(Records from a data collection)

○ ○ ○ ○ ○ ○ ○

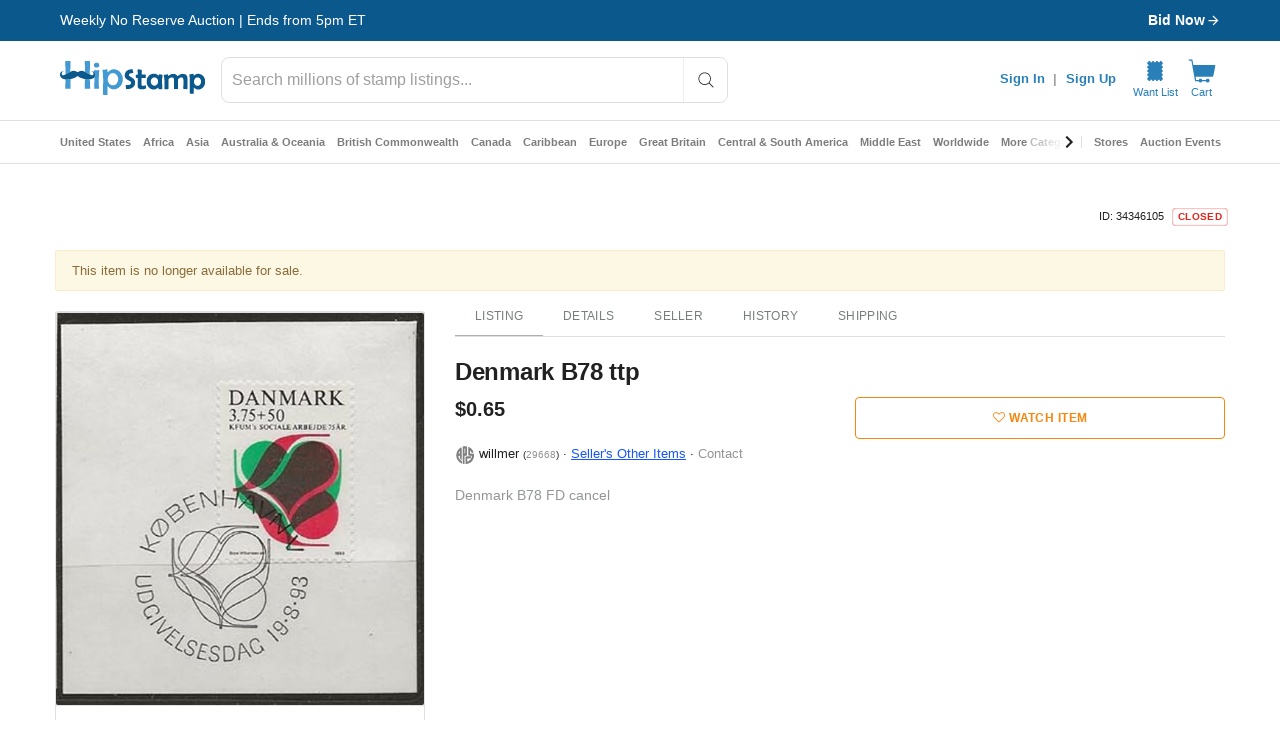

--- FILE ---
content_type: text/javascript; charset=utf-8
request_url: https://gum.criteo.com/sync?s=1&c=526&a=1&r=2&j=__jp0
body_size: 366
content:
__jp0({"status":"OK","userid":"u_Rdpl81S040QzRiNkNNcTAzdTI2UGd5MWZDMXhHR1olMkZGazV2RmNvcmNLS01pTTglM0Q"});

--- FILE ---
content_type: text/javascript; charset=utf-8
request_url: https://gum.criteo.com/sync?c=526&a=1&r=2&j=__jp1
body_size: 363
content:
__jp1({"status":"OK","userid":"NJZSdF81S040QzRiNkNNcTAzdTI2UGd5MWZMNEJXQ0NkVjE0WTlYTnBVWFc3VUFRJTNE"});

○ ○ ○ ○ ○ ○ ○

All lines from the one containing "body_size: 366" through the last line of the data, both included, are to be retyped exactly, and no other line belongs in the answer.

body_size: 366
content:
__jp0({"status":"OK","userid":"u_Rdpl81S040QzRiNkNNcTAzdTI2UGd5MWZDMXhHR1olMkZGazV2RmNvcmNLS01pTTglM0Q"});

--- FILE ---
content_type: text/javascript; charset=utf-8
request_url: https://gum.criteo.com/sync?c=526&a=1&r=2&j=__jp1
body_size: 363
content:
__jp1({"status":"OK","userid":"NJZSdF81S040QzRiNkNNcTAzdTI2UGd5MWZMNEJXQ0NkVjE0WTlYTnBVWFc3VUFRJTNE"});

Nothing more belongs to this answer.